Il se moque de l’antiquaire en sous-entendant sa pingrerie : « peut-être deviendrez-vous prodigue de tous les biens que vous avez si philosophiquement ménagés. » L’antithèse « prodigue » / « bien ménagés » souhaite dévoiler la prétendue mesquinerie du vieillard.

L’adverbe « philosophiquement », amplifié par l’adverbe intensif « si » est ironique : Raphaël suggère que le vieillard est avare par vice et non par sagesse.

Le rapport de force reste le même : la sagesse mesurée est du côté du vieillard et la verve inconsciente du côté de Raphaël.

III – La course aveugle de Raphaël

De « Il sortit sans entendre » à « où il la mit presque machinalement »

À ce moment, Raphaël est caractérisé par son emportement déraisonnable : le complément circonstanciel de manière « sans entendre un grand soupir que poussa le vieillard » confirme que la décision prise est risquée.

La succession des verbes d’action au passé simple (« il sortit », « traversa les salles », « descendit les escaliers ») souligne son empressement à quitter le magasin d’antiquités.

La métaphore « il courait avec la prestesse d’un voleur pris en flagrant délit » va dans ce sens, tout en ajoutant une connotation immorale.

Raphaël de Valentin apparaît déjà isolé et pressé de courir à sa vie de débauche : le garçon antiquaire « voulut vainement l’éclairer ». Le sens du verbe « éclairer » est particulièrement intéressant car il peut être pris au sens propre (ajouter de la lumière) et figuré (éduquer). En effet, malgré les multiples mises en garde, Raphaël fait le choix de ne pas en tenir compte et de rester dans l’obscurité.

La mise en apposition « aveuglé par une sorte de délire » rappelle l’hybris grecque qui conduit l’homme à vouloir dépasser sa condition humaine.

Le narrateur distille l’indice d’une folie naissante (il sera mention des « doigts frénétiques » de Raphaël plus loin), qui ne fera qu’amplifier au fil du roman.

Pressé, inconscient, orgueilleux, Raphaël n’est déjà plus conscient de la réalité, comme le suggère la négation totale « il ne s’aperçut même pas » .

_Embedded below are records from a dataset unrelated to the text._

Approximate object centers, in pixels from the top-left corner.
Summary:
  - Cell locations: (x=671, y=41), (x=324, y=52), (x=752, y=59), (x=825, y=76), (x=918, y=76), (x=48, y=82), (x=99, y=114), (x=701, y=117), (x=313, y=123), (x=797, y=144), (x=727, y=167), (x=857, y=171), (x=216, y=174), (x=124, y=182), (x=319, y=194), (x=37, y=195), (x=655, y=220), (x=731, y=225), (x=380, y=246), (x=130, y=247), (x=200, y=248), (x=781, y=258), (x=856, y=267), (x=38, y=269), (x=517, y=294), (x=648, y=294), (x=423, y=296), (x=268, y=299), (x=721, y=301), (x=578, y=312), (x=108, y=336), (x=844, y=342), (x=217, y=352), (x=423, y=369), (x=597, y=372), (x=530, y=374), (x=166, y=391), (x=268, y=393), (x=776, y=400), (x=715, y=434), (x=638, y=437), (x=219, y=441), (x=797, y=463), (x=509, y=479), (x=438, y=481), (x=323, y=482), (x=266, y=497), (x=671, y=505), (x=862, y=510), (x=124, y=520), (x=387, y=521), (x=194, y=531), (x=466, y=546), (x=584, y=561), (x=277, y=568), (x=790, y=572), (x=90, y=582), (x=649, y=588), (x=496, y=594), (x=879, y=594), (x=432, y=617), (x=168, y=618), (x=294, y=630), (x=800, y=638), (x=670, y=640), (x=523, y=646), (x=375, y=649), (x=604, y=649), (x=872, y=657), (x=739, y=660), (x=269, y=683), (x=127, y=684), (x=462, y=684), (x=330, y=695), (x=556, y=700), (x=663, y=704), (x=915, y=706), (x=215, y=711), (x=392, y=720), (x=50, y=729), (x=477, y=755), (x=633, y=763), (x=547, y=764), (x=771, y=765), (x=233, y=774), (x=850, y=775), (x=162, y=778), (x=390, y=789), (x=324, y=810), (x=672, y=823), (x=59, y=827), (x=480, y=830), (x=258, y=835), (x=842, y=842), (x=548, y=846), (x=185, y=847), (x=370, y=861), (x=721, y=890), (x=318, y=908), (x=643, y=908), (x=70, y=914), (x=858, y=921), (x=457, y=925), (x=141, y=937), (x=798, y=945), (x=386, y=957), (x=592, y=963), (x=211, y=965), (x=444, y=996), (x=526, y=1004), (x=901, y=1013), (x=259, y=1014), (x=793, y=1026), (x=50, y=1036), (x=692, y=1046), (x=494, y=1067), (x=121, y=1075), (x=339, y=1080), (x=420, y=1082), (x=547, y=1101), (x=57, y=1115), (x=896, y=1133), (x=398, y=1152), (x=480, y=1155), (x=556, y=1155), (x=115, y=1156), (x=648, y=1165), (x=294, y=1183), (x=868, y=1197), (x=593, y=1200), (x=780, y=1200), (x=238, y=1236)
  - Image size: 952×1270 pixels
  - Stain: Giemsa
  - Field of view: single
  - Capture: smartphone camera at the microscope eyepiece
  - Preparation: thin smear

« L’incroyable ductilité de la Peau de chagrin » souligne la souplesse du talisman tout en renvoyant à l’étymologie latine de ducere, à savoir la capacité à guider, voire à asservir.

La comparaison « devenue souple comme un gant » représente l’alliance indéfectible entre la Peau qui épouse parfaitement la main de Raphaël.

La dernière phrase fait de la Peau le sujet grammatical des verbes « se roula » et « put entrer » : il semblerait qu’elle s’anime, qu’elle soit douée d’une vie qui lui est propre.

Elle agit de son propre chef pour devenir invisible, cachée dans la poche de Raphaël, « où il la mit presque machinalement ». L’adverbe « machinalement » laisse poindre le danger : Raphaël, devenu jouet de la peau de chagrin, va perdre la maîtrise de sa vie.

Le pacte scellé, la réponse du vieillard, analyse

Raphaël de Valentin apparait comme un personnage complexe.

Le vieillard lui rappelle le pouvoir et l’histoire du talisman. De nature magique, quasi religieuse, il symbolisera désormais la vie de son propriétaire qui diminue au gré de ses désirs.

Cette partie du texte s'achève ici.